#### [Source text]
The fourth layer is the Vijnanamaya Kosha, or the witness body. I believe this may roughly correspond with the Buddhist aggregate of “Consciousness.” This is that aspect of the Self that remains a by-stander of all experience. It simply watches without reacting. In Zen meditation, when we are watching our thoughts, we are using and developing this aspect of the Self, we just don’t refer to it as such, or as a distinct body. But in Yoga Nidra it’s considered the 4th layer of the body.

The fifth layer is called the Anandamaya Kosha or the bliss body. Ananda, incidentally, was the name of the Buddha’s cousin who was awakened, if you recall, when his head hit the pillow! In Zen, at least how it has been presented to me, we don’t talk a lot about bliss. It’s recognized but not as an aim of practice. All mental states, we are admonished, are not to be clung to, even ones that appear to be “good.” It’s been discouraged to “feel good” in meditation because, as one of my teacher’s would say, “We don’t go off into la-la land.” Meditation is not a high that takes you away from the reality of the present moment. We cannot forget the suffering of the world. These are important points, I think, to keep in mind.

Photo: The five aggregates.

Yet, Zen Master Dogen talked about Zazen as being, “Anraku no Ho Mon” or “The Dharma Gate of peace and joy.” Furthermore, one of the three body’s (Trikaya) of the Buddha in Mahayana Buddhism is referred to as the “Bliss Body” or Samboghakaya. This is the body of the Buddha that is not bound by time and space. So, we can find parallels to the yogic tradition. The Dharmakaya refers to the truth, as it appears in reality, beyond likes and dislikes. It bears some resemblance to the Vijnanamaya Kosha in the yogic model.

In the yogic tradition, as I have been exploring it, speaking openly about bliss is not discouraged or frowned upon. If we look at the Yoga Sutras, we can find a place for both the highs and the lows of practice. An important term to know, for example, is “tapas.” This is the burning or purifying that results upon the determination to liberate oneself or others. It’s not necessarily comfortable to practice tapas (also translated as “asceticism”), but it is nonetheless a part of the yogic tradition. So, while bliss is talked about, there is a larger context that shows the dynamism of what it means to be alive. This includes an acceptance of discomfort.

#### [Apply what you read]
A – Reproduce word for word the part of the passage on the koshas between "In the yogic tradition, as" and "acceptance of discomfort.", inclusive.
B – In the passage on the koshas, what English name is given for the Anandamaya Kosha?

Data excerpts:
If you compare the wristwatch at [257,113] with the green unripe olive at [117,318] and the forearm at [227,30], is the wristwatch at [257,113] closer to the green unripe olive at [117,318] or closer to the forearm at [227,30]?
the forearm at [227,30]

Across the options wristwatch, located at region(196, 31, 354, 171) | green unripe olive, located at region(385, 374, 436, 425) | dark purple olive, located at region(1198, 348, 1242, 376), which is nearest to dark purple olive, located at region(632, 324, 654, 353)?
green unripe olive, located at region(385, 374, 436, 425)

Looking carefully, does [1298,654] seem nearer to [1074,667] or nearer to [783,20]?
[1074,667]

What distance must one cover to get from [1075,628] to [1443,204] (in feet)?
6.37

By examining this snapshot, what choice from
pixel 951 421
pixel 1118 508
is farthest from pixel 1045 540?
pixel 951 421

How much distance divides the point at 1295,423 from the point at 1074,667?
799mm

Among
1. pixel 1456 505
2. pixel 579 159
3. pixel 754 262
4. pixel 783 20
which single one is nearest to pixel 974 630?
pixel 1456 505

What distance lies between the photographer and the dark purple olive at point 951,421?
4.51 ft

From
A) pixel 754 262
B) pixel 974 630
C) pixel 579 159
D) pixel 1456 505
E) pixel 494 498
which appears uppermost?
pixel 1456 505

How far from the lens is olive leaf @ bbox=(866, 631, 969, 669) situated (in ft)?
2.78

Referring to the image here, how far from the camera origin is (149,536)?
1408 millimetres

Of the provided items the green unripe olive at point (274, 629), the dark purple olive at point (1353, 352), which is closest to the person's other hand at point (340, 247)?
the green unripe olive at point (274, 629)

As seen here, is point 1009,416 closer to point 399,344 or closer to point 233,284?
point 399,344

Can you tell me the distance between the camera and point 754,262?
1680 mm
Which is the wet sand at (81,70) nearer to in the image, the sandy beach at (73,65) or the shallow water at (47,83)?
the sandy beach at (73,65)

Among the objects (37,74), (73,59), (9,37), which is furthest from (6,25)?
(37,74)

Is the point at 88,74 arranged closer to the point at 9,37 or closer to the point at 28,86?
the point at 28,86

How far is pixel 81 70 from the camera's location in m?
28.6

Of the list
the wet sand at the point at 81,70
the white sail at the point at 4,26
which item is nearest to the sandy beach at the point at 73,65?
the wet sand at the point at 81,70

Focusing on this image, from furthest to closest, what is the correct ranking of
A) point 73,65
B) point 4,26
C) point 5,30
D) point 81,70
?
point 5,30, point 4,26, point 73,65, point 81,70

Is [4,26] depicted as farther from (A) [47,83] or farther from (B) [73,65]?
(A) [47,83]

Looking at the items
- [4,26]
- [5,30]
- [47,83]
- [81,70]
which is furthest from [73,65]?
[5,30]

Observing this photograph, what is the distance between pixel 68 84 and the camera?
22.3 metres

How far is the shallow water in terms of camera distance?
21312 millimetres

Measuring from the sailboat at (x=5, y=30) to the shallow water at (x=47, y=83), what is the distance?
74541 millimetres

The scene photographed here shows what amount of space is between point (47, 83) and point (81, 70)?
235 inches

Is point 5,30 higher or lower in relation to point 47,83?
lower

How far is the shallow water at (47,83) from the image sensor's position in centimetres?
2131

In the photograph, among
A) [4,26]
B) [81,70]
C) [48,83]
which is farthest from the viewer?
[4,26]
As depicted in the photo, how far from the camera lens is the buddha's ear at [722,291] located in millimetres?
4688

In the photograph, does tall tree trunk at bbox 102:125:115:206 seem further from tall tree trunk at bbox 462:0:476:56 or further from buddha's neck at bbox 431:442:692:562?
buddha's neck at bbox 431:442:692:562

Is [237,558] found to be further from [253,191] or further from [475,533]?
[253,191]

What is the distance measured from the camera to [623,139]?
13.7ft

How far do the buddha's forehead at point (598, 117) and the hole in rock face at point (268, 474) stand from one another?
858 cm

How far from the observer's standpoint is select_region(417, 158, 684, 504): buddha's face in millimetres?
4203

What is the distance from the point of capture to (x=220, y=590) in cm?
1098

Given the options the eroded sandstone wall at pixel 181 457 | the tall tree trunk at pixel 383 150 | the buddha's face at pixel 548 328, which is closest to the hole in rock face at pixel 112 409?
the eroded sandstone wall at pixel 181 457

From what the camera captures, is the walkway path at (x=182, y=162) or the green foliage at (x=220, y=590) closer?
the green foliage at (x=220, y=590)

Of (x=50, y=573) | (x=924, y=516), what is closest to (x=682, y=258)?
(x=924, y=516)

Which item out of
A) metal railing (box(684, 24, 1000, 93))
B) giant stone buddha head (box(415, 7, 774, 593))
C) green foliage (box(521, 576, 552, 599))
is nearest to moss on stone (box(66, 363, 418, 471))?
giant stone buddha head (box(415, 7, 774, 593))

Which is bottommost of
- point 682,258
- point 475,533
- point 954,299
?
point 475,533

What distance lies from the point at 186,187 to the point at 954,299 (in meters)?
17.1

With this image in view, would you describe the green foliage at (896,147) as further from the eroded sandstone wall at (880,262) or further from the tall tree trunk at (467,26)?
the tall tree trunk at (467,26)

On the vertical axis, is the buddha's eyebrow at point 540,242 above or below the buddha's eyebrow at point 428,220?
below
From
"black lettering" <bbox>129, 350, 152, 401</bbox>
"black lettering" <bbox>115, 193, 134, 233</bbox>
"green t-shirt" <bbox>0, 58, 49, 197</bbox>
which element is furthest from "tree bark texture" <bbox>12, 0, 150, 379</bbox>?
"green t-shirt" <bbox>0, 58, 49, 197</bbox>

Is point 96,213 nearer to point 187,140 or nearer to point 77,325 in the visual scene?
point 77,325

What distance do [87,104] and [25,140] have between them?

#### [Task-by-task outputs]
A –
In the yogic tradition, as I have been exploring it, speaking openly about bliss is not discouraged or frowned upon. If we look at the Yoga Sutras, we can find a place for both the highs and the lows of practice. An important term to know, for example, is “tapas.” This is the burning or purifying that results upon the determination to liberate oneself or others. It’s not necessarily comfortable to practice tapas (also translated as “asceticism”), but it is nonetheless a part of the yogic tradition. So, while bliss is talked about, there is a larger context that shows the dynamism of what it means to be alive. This includes an acceptance of discomfort.

B – The bliss body.